She's a woman on a mission--and
woe to anyone who stands in her way. Her goal
is to provide a voice for the poor children
of the world--the AIDS orphans, vulnerable
children, street children- who have no voice.
"They
are forgotten," said the Countess Albina
du Boisvouvray, "and they are last in
line for everything. If we don't provide for
them and get them back into society, as productive
human beings, they will end up on the street,
sexually abused, forced into labor, recruited
into an army of child soldiers, terrorists,
or they will simply die of hunger and disease."
The
countess--she prefers to be called simply Albina--is
a former
journalist and movie producer,
a Frenchwoman living in Switzerland, whose life
took an extraordinary turn in 1989, after the
death of her son, François-Xavier Bagnoud,
a helicopter rescue pilot. In his honor she founded
the Association François-Xavier Bagnoud
(FXB), which she still serves as president, committed
to helping children stricken with, or left orphaned
by, AIDS. She also founded the François-Xavier
Bagnoud Center for Health and Human Rights at
the Harvard University School of Public Health.
Albina remains convinced that health and human
rights issues are not only intertwined but are
at the core of many global problems. "Globalization
is often thought of in economic, political or
communications terms," she said, "but
we do not look enough at the effects of cultures,
families, traditions, poverty, nonexistent health
care systems, epidemics and, yes, terrorism and
its tragedies." She continued:
"We
do not use enough the analytic tools of the
inextricable
link between health and human
rights, applying them to social analysis to foresee
the social consequences of the deprivation of
the poor. Where exclusion, loss of dignity, lack
of education, poverty fester and thrive, this
unhealthy social fabric breeds social diseases
of instability and insecurity, leading to epidemics
of war and terrorism."
"The potential for global terror and disruption
among 100 million parentless children who have
nothing and are open to all sorts of evil enticements
is staggering," she said. "Studies
in the industrialized world have demonstrated
that the same conditions suffered by AIDS orphans
have produced violence, criminal actions and
deaths in developed countries."
And
just as the whole world gravely underestimated
the impact
that HIV/AIDS was having on Africa
until it was too late, Albina is concerned that
the spread of the pandemic is being dangerously
underestimated in Russia, China and India. She
said that FXB studies of migrant workers in India
and China show that HIV prevalence in vulnerable
groups rose 17 percent in a matter of months. "It
is important to remember, she added, "that
an unchecked epidemic doubles every year."

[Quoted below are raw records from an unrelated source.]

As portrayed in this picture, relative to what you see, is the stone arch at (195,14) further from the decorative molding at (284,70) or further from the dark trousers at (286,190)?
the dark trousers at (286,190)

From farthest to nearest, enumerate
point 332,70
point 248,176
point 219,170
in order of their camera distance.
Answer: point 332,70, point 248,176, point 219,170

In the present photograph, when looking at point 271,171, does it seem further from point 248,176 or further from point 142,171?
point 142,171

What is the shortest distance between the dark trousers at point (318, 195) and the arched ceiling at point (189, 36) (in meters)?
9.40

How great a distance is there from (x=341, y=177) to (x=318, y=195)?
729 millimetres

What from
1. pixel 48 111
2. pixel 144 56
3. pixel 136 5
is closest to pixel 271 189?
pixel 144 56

"What surfaced in Africa after and invisible
and silent spread of 10 years is about to surface
in China, Russia, India and Eastern Europe," she
said. "As for the number of children who
will find themselves de-civilized and out of
the safety net of society, we must remember that
there are also another 100 million children who
roam the streets of our megacities, street kids,
identified since 1991 Š In a world reeling
from terror, these children are among the prime
recruits in an army of already as least 300,000
child soldiers involved in 33 conflicts in almost
every region of the world. Thirty percent of
the guerrillas in Colombia are under 18 years
of go. And we know that al Qaeda and the Taliban
recruited and fielded children under 13 years
of age."
She
added that the growing numbers of AIDS orphans
and street
children of the world "are a
spreading soft spot on our global body, a new
source of vulnerability. These children have
no voice -children do not buy, vote or lobby.
FXB has chosen to put all its energy into becoming
a voice not only for the expected 100 million
orphans of the AIDS pandemic, in this decade,
but for all children in the same state of destitution
and despair reeled backwards into de-civilization."